The task
The line that holds "kingdom: Animalia" marks the start. Return it and each following line through the end of the data, unchanged.

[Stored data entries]
%%
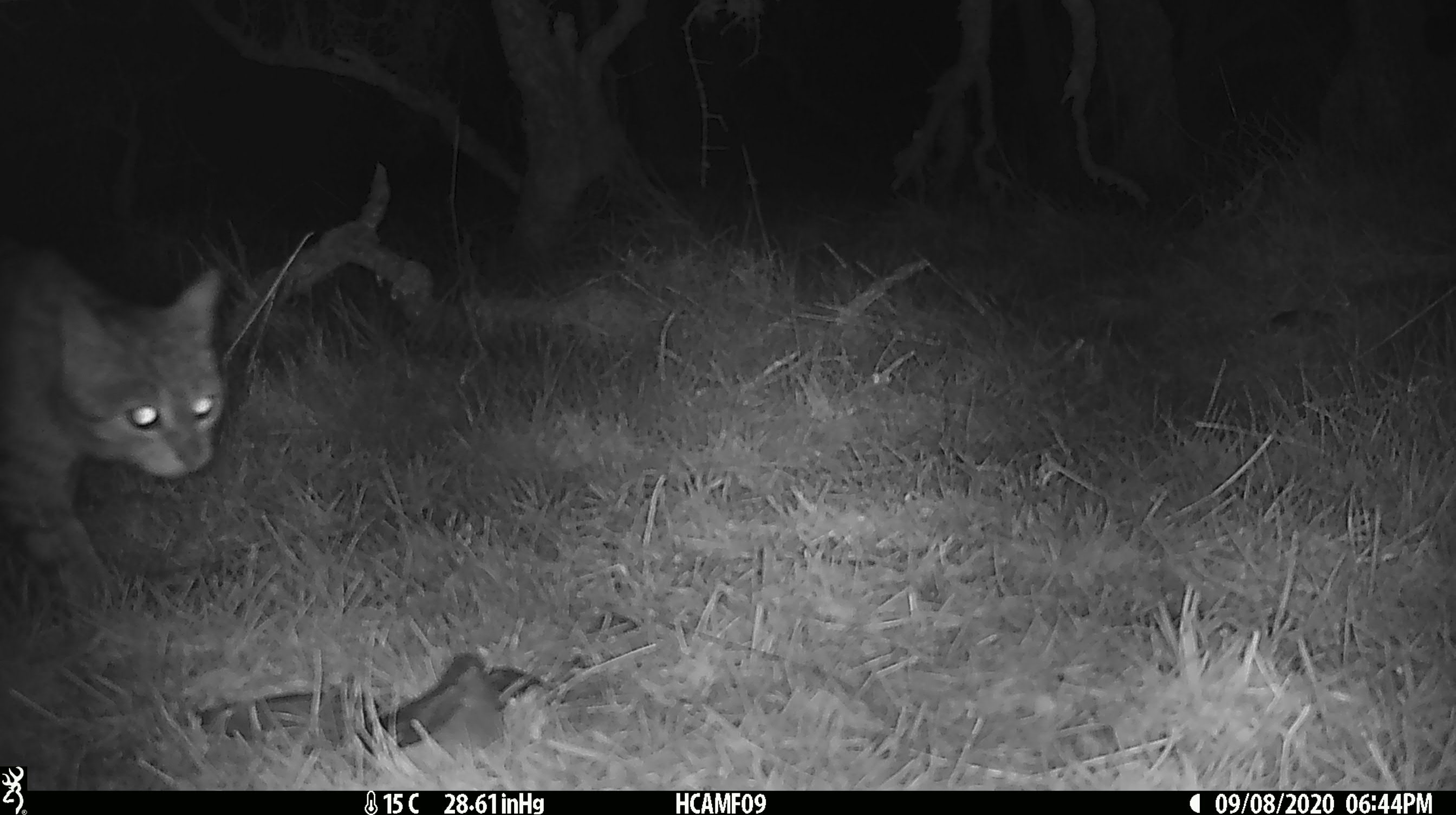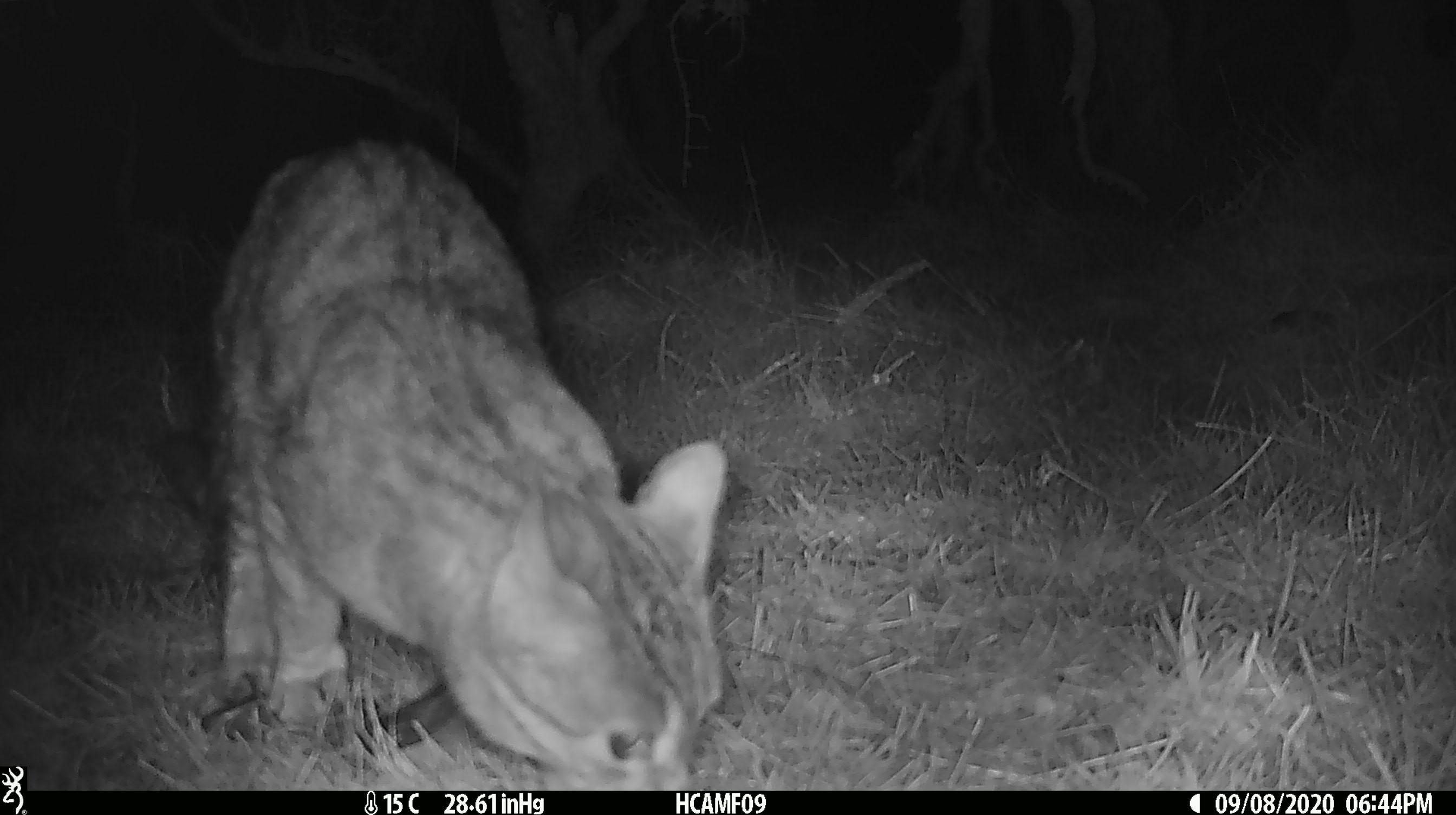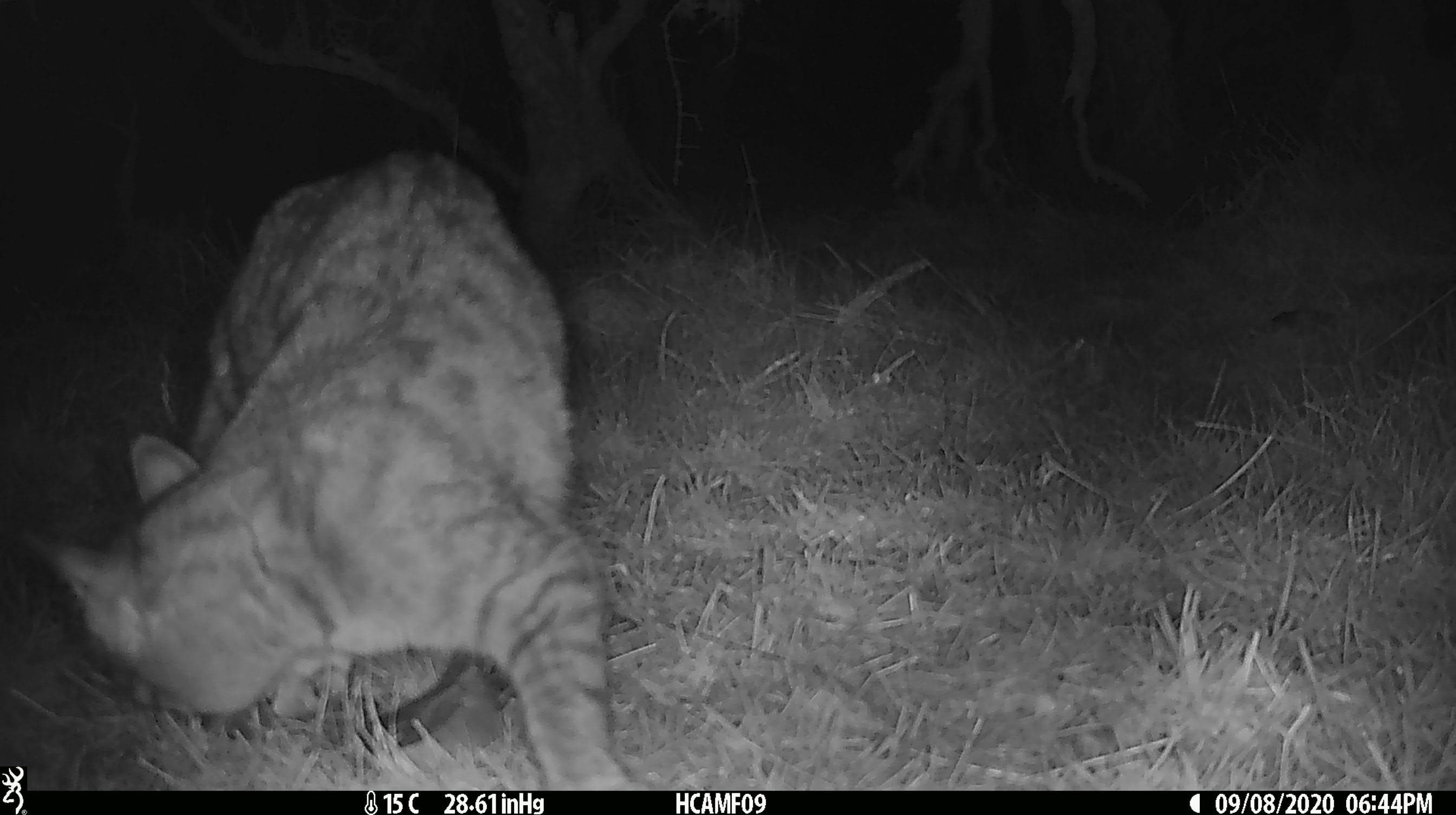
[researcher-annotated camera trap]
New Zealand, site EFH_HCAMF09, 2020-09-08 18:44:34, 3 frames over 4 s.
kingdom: Animalia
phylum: Chordata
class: Mammalia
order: Carnivora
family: Felidae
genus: Felis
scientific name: Felis catus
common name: domestic cat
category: cat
%%
Written reply
kingdom: Animalia
phylum: Chordata
class: Mammalia
order: Carnivora
family: Felidae
genus: Felis
scientific name: Felis catus
common name: domestic cat
category: cat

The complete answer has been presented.